Same aunt, sitting in her house in the Uplands, about 4 or 5 years later maybe? I was 13 or 14 and had found a copy of a book that fascinated me – An Atlas of Plant Histology. I had discovered microscopes at the age of about 10, and loved looking at cells and bits of skin under the microscope. I remember taking a very thin slice of a radish and looking at it under a microscope at school (in the days when they had external illumination and a rotating mirror beneath the stage). But the book, like the board at Brynmill park, was a very wonder. I carried it around with me, showed it to anyone who would listen. There was so much amazing life and information at this microscopic scale. I showed it to my aunt one day (she had studied biology at the University of Wales in the 1950s and had taught biology at Ogmore Vale for many years) and she sat me down and said – if you want to be interested in botany, then learn the names and habitats of wild flowers. That’s what you do botany for.

So I did. My dad had a Collins guidebook to British wildflowers and I learnt as many as I could. It got to be a habit, fed not only by my aunt, but also by my uncle, an amateur botanist and collector, and a perfect partner for my aunt. To this day, I cannot pass a privet hedge in flower without having a look for a privet hawk moth caterpillar – bright green with diagonal pink stripes. I have not seen one for 40 years, but it doesn’t stop me looking.


Yesterday, I passed a similar explanatory board near a pond in Milton Keynes, not far from our house, and noticed that the birds it was identifying – crow, blackbird, robin, pigeon, sparrow, herring gull, Canada goose – were all so common as to hardly need identification.

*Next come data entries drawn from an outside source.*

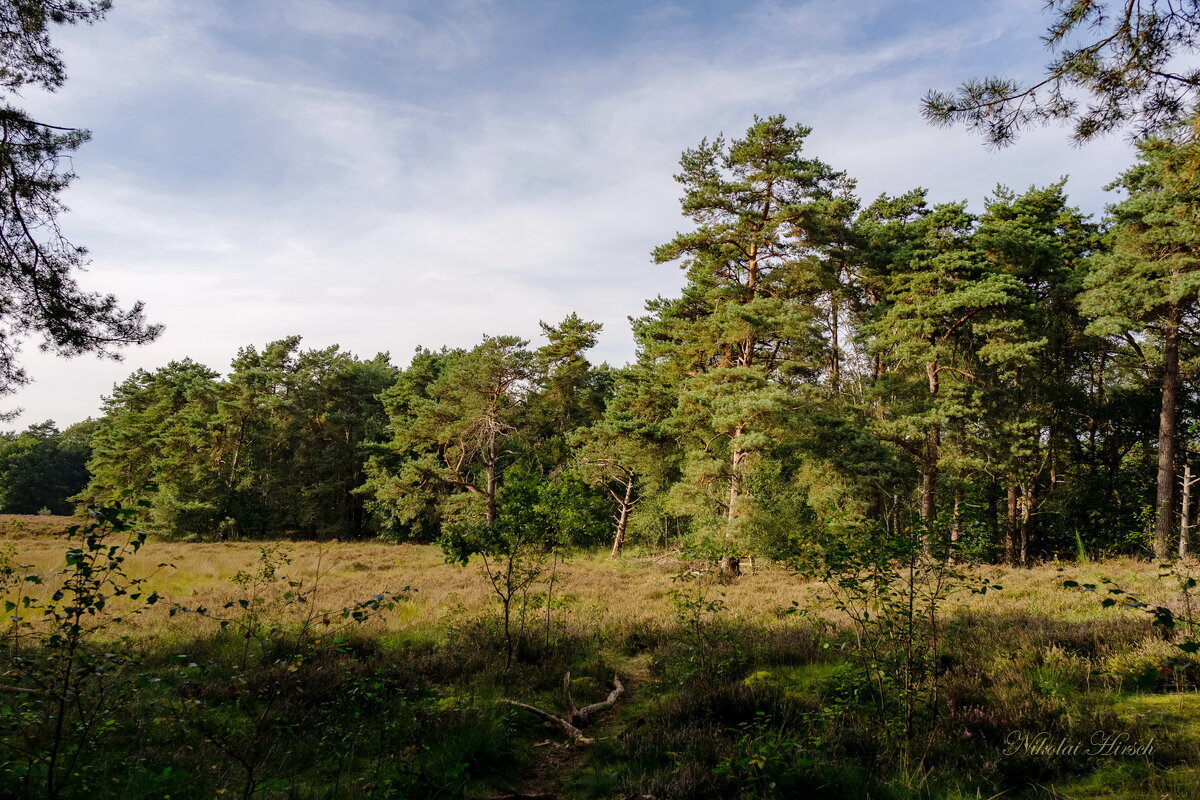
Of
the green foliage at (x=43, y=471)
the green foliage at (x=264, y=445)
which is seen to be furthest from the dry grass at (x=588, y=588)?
the green foliage at (x=43, y=471)

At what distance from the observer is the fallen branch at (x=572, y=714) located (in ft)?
19.0

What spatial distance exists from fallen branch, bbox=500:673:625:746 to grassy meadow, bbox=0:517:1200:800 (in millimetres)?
124

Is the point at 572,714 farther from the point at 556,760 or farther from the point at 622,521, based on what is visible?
the point at 622,521

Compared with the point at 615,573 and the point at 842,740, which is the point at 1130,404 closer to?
the point at 615,573

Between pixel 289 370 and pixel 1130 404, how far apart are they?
1794 inches

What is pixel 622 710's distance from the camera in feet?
21.6

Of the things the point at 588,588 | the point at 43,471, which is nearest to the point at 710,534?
the point at 588,588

And it made me wonder about this knowledge of the natural world – the common knowledge of our culture – and what we have been telling our children about it, and whether that reflected exactly what we feel about it. Plenty of young people and adults now have a concern for ‘the environment’ and we have all seen Attenborough’s series of stunning films over the last 30 years – far fewer seem to know or care about their gardens, local farms, agriculture, ecology and the wild flowers, weeds, birds, insects and reptiles that populate their immediate world. Our understanding of watersheds and natural drainage extends to whether there is enough pressure for the boiler or whether there is a hosepipe ban….. This is a cultural knowledge fast disappearing, and therefore not cared about. Those who know their local world, who can name its parts and its inhabitants, will care for it.

I visited a school in the autumn set in the midst of farmland, yet farming or gardening or soil care was not on anybody’s curriculum…. It reminded me of Linus in the old Charles Schulz cartoon shown here, and of Norman Wirzba’s wry comment that we all want to ‘live in a good neighbourhood’ without the necessity of learning to be good neighbours. We are OK with the generic, but the specific and local we find somehow remote. Few young people forage, as far as I can see – the foragers I see in Milton Keynes are either in their fifties and above, or from cultures that respect foraging as a necessity.

One of the purposes of knowledge – perhaps the central purpose – is love, to love what we know and care for what we know, and thus come to care for it, and know it, more deeply: whether that is ordinary folk, or plants or birds or our neighbours. Older versions of the scriptures rightly use the verb to ‘know’ to describe sexual relations – and he knew her – and this is right: the intimate interleaving of knowledge and love, what Catholic academic Paul Griffiths calls ‘the reflexive intimacy with the gift.’

This reflexive recalling of the past to mind in love is explored most beautifully in Wendell Berry’s short novel Remembering (Berkeley, Ca: Counterpoint Press). In two occasions in the book, in which Andy Catlett is the central character, coming to terms with losing a hand in an agricultural accident (re-membering is thus a pun here by Berry) and mourning that loss, during a visit to San Francisco in the 1980s, there is this enormous leap of recalled knowledge across space and time that instructs and affirms the value of what was taught and learnt.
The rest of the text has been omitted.